Tuesday, June 27, 2006

Day 165 : I won't be meeting the deadline

As my vacations dwindle away it seems obvious the milestone I had set for myself, to have a complete 1 level working prototype by the end of the month, will not be met. To establish a quick post-mortem. Vacations always bring up unexpected events. My parents visited, take away 2 days. I cleaned up my apartment (a bit) take away 2 other days. Those are outside factors.

The single inside factor was the implementation of resource management inside the game. Up to now I had simply avoided resource management. I used the good old-fashioned "load when needed" that's built into Ogre. It meant tons of pauses with every first appearance of a bad guy. Not big deal I thought. Implementing resource management will be a breeze. It wasn't. I have to say, as much as I love Ogre, that it's resource manager is somewhat of an Achilles heel. Mainly because it has a tendency to crash inside without throwing an exception. If I could make two recommendations to the people out these using Ogre, it would be these:

- Start early. Don't do like me and wait until you have many groups containing many resources and world geometries all auto-loading and go "let's do a nice and proper progress bar in front of all of that". It's easier to implement if you have few resources and groups, and build from there.
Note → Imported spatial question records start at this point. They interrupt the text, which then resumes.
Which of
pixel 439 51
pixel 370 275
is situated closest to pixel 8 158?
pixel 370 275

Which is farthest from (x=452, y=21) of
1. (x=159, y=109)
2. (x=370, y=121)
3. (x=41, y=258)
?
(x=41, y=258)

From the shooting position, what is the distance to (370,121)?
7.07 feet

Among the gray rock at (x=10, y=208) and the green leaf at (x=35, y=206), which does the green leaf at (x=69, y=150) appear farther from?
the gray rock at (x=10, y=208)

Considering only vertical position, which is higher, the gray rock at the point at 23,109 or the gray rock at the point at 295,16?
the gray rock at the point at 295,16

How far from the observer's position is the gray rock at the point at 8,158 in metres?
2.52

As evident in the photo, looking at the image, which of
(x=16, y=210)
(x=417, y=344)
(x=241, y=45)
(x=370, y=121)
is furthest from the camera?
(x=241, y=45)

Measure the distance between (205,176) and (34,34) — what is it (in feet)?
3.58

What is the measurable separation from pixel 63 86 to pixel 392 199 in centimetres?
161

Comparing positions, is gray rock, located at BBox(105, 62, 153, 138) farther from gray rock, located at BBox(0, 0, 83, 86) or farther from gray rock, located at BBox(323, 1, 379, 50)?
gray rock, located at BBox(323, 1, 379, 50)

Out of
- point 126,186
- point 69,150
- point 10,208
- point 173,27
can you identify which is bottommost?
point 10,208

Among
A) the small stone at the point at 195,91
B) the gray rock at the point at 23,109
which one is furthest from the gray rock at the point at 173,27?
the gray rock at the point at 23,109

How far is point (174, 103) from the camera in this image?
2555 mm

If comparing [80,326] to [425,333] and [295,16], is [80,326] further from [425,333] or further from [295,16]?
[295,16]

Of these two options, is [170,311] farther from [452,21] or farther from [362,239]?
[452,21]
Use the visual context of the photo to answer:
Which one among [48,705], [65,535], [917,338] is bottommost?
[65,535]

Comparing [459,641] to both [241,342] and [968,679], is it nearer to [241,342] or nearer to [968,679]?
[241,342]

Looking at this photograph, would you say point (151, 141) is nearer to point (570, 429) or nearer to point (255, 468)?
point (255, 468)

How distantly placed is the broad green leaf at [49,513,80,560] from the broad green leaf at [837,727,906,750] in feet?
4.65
- Ogre.log is your best friend. I had forgotten all about this one. I had so little problems with Ogre that I never really got to use it that much recently. When Ogre crashed repeatedly inside the resource manager, I didn't know where to look for answers. The debugger wasn't of much help, and (as it is often the case) when I tried smaller levels with fewer resources the crash never happened. Well, when I finally remembered that good ole file, I could pinpoint the crash times a lot quicker.

I'd like to point out that all the crashes within Ogre were created by my misuse of the resource manager (declaring resources that didn't have a path leading to it, and such and such) but it's true that I faced a lot of exceptionless crashes (mainly the dreaded "iterator cannot be dereferenced") that led to a lot of frustration.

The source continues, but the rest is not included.